[Opening Reading passage section]

Random thought of the day: ten-thousand-year-old photographs
I think it might have been idly browsing through some of the photos that I’ve loaded here, not sure. Maybe it was thinking about buying a digital camera. Whatever, I was randomly musing this afternoon about the effects of digital video and photography on culture, history, myth.
Our closeness still to the beginnings of any form of image capture — never mind moving image capture or colour image capture or digital image capture — means that our ability to look clearly into the past is fogged. Like someone with myopia, there’s only so far we can see before things get very messy and unclear. We see the past in religious iconography, or romantic portraiture, or grainy black-and-white newsreel.
We can’t look back further than about 150 years before image capture was the domain of the artist. For moving pictures, it’s about 100 years. For colour, it’s about 60-70. Even events of a few decades ago were very poorly recorded. It’s incredibly significant to our approach as a culture to the Kennedy assassination, for example, that the poor-quality Zapruder film is the only visual record of any completeness. Its power and immediacy encourages us — invites us — to believe that the solution to the crime is somewhere out there, just beyond the frame. Yet its shakiness, its amateurishness, frustratingly denies any such possibility. How would we see the Kennedy assassination differently if there existed multiple high-definition digital films of those moments, from all angles and vantage points? How different would the effect of the assassination have been on the second half of the twentieth century? Would such an assassination even have been attempted, knowing that the presence of so much high-fidelity recording equipment would make it unavoidably public?

[Closing Reading passage section]
[Opening Dataset content section]

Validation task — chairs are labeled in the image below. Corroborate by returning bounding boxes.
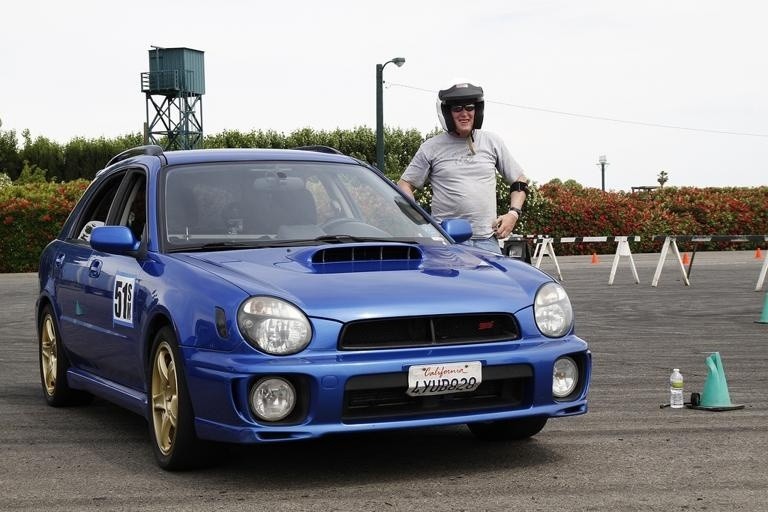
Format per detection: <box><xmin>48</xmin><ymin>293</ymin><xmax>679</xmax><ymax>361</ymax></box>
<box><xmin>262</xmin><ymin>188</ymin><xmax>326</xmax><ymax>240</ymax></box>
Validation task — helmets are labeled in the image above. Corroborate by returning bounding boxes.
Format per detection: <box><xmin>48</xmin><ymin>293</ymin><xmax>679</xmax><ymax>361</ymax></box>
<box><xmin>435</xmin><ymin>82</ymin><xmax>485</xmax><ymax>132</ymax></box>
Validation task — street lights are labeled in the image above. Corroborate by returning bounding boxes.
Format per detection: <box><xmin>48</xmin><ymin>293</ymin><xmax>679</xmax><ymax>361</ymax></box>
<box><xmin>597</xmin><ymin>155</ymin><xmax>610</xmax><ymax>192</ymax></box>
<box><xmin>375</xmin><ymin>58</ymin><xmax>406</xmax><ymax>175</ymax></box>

[Closing Dataset content section]

▶ _Exercise description_:
Extend the musing on photography and how clearly we can see the past, picking up after its last sentence.

▶ _Response area_:
The shift to digital media is dizzingly significant. Photographic prints, however good the quality, fade, tear, burn. Digital media themselves might have an expiry date, but they copy with perfect fidelity. A hundred years, a thousand years. Ten thousand years. What would it mean to have digital photographs of the height of Egyptian civilisation? A digital recording of the Sermon on the Mount? We’ll never have those things, but there’s no reason why digital media being created now shouldn’t persist for a hundred years, a thousand years, ten thousand years. Our cultures now will be as distant then as ancient Egypt is to us. How strange, then, to be able to view an image from ten thousand years before that’s every bit as clear as one created yesterday. Time won’t mean quite the same thing. Suddenly, as for the myopic man given glasses, everything in time will be in focus.
Studies of history, anthropology, will be radically different. Myth will have to adjust to the clear gaze of the digital camera, since it won’t be able to fall back on accounts mutated over countless retellings. Expect a kind of Luddite backlash against the tyranny of the digital image, by people for whom there’s comfort in the rose-tinted blurriness of unassisted human memory.